CSM by Sesame AI Labs
CSM by Sesame AI Labs blends speech and text processing for real-time, natural AI voices using RVQ tokens for high-quality, low-latency speech generation.
Overview
CSM comes from Sesame AI Labs built to push AI chat tech forward by mixing speech and text processing in one go. Regular text-to-speech (TTS) systems turn words into sound but miss key details like tone shifts or pauses making them sound robotic. CSM fixes that using Residual Vector Quantization (RVQ) tokens to capture speech traits in real-time.
CSM runs on two AI models—one handles mixed text and audio the other generates speech.
Instead of working with raw audio CSM converts everything into RVQ tokens keeping voices natural while staying efficient.
Rather than process every single frame it only trains on 1/16th of them cutting down memory use while keeping quality high.
Old models take multiple steps to produce sound. CSM skips that making it great for fast AI conversations.
Model Sizes
CSM comes in three versions:
- Tiny. 1B base 100M decoder.
- Small. 3B base 250M decoder.
- Medium. 8B base 300M decoder.
All three learned from a massive dataset—1 million hours of English speech - so the voices sound natural and expressive. CSM however has limited non-English support, as most training data is in English. The developers plan to scale up the dataset and expand language support to 20+ languages. Future improvements will also include better turn-taking mechanics for truly seamless conversations.
Supported Languages
- English
Tags
Freeware Apache License 2.0 PC-based #Voice & AudioLinks
- Multi-Character Dialogue
- Pre-Built Voices
- Voices with Emotions
The Reddit reaction to CSM’s release is mostly negative with many feeling misled. The demo had sparked a lot of excitement but the open-source version is missing key features making some think it was on purpose. A lot of users believe investor pressure shaped this decision with some guessing the team saw a chance to cash in instead of fully delivering on what was promised.

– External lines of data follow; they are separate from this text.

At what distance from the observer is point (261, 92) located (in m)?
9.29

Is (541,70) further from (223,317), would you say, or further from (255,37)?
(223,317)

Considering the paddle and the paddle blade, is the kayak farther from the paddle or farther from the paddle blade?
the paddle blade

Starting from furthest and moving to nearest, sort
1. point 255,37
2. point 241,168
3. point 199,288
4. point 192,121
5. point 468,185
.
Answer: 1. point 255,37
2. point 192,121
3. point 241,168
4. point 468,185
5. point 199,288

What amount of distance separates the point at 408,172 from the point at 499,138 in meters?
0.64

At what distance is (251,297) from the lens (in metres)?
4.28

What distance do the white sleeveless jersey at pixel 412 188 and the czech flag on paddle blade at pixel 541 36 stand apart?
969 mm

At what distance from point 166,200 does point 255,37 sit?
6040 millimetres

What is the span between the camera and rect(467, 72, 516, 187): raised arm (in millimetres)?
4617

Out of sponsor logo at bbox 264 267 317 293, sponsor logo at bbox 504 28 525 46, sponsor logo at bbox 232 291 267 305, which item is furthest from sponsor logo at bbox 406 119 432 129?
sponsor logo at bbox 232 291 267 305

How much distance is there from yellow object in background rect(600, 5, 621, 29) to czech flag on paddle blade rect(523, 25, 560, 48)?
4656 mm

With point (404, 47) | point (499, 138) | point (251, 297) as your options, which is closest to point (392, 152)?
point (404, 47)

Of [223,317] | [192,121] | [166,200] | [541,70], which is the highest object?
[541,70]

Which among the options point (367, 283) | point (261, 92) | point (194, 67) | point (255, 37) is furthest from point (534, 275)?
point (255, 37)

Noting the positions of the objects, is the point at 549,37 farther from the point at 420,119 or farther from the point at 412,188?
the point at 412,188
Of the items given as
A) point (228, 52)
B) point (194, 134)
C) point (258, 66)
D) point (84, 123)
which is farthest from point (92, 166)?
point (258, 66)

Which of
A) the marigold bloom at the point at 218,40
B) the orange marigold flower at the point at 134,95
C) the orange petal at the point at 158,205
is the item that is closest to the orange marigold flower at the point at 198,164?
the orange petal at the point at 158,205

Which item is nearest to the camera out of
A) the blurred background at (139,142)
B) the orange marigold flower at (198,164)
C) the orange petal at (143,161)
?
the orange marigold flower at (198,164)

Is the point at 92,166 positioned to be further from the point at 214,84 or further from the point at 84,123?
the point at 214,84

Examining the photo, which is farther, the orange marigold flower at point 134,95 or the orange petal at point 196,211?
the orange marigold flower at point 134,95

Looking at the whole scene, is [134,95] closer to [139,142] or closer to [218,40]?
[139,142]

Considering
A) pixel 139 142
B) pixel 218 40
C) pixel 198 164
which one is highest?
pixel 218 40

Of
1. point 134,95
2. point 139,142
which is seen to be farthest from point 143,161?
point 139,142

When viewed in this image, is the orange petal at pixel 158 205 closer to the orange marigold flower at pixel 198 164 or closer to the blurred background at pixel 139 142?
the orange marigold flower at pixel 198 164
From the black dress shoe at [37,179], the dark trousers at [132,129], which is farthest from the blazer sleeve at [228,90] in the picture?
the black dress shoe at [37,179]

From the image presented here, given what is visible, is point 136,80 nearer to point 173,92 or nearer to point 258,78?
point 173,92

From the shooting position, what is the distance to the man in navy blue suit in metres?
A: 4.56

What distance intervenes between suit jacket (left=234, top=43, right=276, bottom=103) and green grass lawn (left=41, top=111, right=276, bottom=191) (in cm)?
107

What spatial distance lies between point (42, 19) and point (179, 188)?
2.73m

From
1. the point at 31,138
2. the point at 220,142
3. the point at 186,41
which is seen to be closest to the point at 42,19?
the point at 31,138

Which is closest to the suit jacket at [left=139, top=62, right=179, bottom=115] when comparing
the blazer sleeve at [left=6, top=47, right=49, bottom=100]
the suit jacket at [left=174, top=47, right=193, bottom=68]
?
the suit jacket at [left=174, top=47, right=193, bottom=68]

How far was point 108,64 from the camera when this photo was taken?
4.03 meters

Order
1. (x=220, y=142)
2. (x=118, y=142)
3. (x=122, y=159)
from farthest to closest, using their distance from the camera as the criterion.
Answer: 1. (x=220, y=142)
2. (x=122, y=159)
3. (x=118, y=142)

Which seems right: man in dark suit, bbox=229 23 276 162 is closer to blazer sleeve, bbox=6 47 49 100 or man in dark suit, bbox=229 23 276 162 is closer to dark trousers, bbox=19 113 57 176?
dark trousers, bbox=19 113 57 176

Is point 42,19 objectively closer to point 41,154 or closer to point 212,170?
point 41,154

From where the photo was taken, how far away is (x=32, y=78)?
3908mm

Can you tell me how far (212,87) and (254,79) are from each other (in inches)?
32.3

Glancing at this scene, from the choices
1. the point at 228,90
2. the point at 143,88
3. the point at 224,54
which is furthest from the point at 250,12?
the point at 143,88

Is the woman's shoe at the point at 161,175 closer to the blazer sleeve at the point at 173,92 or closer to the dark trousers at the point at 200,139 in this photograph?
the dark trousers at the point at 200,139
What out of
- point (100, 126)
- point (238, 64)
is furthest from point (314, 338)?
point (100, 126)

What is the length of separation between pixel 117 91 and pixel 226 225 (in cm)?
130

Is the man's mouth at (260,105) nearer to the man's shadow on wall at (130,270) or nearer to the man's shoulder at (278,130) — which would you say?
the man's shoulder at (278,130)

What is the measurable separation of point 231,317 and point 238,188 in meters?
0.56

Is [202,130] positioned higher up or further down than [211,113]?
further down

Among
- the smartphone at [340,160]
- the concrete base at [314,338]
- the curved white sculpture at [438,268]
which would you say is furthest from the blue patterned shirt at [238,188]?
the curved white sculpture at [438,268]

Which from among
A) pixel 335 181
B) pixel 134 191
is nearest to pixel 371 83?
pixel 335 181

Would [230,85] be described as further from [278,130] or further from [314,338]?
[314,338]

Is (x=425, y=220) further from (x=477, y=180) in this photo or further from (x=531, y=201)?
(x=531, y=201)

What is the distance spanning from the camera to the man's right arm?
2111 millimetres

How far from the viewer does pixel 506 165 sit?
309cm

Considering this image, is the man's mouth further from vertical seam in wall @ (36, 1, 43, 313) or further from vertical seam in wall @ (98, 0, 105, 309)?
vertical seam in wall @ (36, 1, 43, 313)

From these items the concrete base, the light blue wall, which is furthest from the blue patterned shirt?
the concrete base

One big annoyance is that CSM seems to be just a more advanced text-to-speech model instead of the real speech-to-speech system many were hoping for. Some remember earlier claims that no text-based step was needed yet the released version still depends on transcription and outside language models to work in a conversation. The model does show strong awareness of context but to some it doesn’t live up to the game-changing hype feeling more like a polished TTS system than a major leap in AI conversation.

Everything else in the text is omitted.